### DATA SHOWN
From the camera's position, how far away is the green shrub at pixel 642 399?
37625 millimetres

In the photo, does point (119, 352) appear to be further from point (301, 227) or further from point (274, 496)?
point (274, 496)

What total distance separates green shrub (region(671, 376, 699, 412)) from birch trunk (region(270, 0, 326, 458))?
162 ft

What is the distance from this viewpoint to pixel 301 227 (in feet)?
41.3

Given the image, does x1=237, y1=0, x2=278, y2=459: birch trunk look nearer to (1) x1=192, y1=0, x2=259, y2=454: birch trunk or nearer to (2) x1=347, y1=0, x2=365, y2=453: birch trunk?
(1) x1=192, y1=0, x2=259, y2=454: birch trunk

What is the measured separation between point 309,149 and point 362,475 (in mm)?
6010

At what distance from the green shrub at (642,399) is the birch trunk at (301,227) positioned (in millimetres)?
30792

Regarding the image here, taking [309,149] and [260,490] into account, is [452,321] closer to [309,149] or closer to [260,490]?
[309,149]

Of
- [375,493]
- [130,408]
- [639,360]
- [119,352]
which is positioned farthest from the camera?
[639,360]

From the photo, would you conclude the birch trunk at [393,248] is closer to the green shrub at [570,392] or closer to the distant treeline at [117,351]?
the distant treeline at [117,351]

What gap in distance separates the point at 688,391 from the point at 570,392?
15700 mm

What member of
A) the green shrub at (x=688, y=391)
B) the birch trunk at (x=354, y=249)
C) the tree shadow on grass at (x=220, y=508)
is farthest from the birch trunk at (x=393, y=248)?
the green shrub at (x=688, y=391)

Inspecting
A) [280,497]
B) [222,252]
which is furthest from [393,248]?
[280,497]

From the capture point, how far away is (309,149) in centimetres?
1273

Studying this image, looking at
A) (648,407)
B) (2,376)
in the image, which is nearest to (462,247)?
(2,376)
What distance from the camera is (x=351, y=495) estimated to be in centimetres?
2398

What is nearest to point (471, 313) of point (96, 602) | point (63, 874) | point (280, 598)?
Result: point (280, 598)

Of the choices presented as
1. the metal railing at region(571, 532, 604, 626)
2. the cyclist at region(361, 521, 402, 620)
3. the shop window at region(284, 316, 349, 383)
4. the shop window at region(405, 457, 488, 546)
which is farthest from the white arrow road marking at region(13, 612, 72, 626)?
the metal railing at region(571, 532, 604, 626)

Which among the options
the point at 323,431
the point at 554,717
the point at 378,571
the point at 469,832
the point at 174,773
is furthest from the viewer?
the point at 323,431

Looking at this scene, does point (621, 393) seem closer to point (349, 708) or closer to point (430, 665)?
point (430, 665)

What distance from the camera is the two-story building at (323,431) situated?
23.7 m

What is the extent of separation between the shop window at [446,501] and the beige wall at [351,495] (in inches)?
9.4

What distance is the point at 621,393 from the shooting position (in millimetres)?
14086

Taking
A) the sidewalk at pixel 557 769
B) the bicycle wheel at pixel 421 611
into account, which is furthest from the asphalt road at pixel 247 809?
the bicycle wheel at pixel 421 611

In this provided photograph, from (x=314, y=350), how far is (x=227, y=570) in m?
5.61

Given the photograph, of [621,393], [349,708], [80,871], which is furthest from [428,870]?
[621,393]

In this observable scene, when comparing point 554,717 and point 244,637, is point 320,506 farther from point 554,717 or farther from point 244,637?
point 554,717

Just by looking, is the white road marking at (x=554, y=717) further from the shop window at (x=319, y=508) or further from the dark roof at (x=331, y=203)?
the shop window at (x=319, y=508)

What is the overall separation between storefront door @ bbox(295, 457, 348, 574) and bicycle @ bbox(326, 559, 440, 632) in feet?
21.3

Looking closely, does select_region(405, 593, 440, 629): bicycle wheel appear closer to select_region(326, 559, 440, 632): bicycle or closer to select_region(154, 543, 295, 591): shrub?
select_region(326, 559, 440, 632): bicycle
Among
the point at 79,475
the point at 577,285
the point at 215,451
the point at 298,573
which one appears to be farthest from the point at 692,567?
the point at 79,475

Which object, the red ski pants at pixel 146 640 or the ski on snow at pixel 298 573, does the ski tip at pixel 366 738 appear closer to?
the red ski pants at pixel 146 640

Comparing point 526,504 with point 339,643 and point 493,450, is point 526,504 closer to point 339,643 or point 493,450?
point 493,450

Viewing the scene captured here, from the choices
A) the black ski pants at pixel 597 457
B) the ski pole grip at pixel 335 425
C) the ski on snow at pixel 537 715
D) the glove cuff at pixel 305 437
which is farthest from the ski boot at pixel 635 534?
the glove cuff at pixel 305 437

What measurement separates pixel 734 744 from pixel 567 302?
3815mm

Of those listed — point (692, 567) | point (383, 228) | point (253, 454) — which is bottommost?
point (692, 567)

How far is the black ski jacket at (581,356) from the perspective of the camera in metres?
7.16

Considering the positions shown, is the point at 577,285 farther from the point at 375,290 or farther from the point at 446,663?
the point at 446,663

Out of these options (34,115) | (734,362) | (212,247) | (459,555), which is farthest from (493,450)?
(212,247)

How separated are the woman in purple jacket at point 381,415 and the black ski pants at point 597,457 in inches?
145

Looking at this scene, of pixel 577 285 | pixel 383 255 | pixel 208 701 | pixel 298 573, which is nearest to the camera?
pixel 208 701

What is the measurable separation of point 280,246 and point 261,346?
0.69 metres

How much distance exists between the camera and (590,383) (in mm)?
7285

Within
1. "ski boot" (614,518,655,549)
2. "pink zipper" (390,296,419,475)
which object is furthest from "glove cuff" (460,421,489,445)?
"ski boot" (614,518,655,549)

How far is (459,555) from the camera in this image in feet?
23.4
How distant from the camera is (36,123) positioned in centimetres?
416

### EXERCISE OBJECTIVE
Retype the listing above word for word, covering the stretch from its first line through the line containing "Result: point (280, 598)", both ends included.

### ANSWER FOR THE TASK
From the camera's position, how far away is the green shrub at pixel 642 399?
37625 millimetres

In the photo, does point (119, 352) appear to be further from point (301, 227) or further from point (274, 496)?
point (274, 496)

What total distance separates green shrub (region(671, 376, 699, 412)) from birch trunk (region(270, 0, 326, 458))?
162 ft

What is the distance from this viewpoint to pixel 301 227 (in feet)?
41.3

Given the image, does x1=237, y1=0, x2=278, y2=459: birch trunk look nearer to (1) x1=192, y1=0, x2=259, y2=454: birch trunk or nearer to (2) x1=347, y1=0, x2=365, y2=453: birch trunk?
(1) x1=192, y1=0, x2=259, y2=454: birch trunk

What is the measured separation between point 309,149 and point 362,475 (in mm)?
6010

At what distance from the green shrub at (642,399) is the birch trunk at (301,227) positioned (in millimetres)?
30792

Regarding the image here, taking [309,149] and [260,490] into account, is [452,321] closer to [309,149] or closer to [260,490]?
[309,149]

Of
- [375,493]
- [130,408]
- [639,360]
- [119,352]
which is positioned farthest from the camera?
[639,360]

From the photo, would you conclude the birch trunk at [393,248] is closer to the green shrub at [570,392] or closer to the distant treeline at [117,351]?
the distant treeline at [117,351]

What gap in distance separates the point at 688,391 from the point at 570,392?
15700 mm

What member of
A) the green shrub at (x=688, y=391)
B) the birch trunk at (x=354, y=249)
C) the tree shadow on grass at (x=220, y=508)
is farthest from the birch trunk at (x=393, y=248)?
the green shrub at (x=688, y=391)

Inspecting
A) [280,497]
B) [222,252]
which is furthest from [393,248]?
[280,497]

From the capture point, how far away is (309,149) in centimetres?
1273

Studying this image, looking at
A) (648,407)
B) (2,376)
in the image, which is nearest to (462,247)?
(2,376)
What distance from the camera is (x=351, y=495) estimated to be in centimetres?
2398

What is nearest to point (471, 313) of point (96, 602) | point (63, 874) | point (280, 598)?
Result: point (280, 598)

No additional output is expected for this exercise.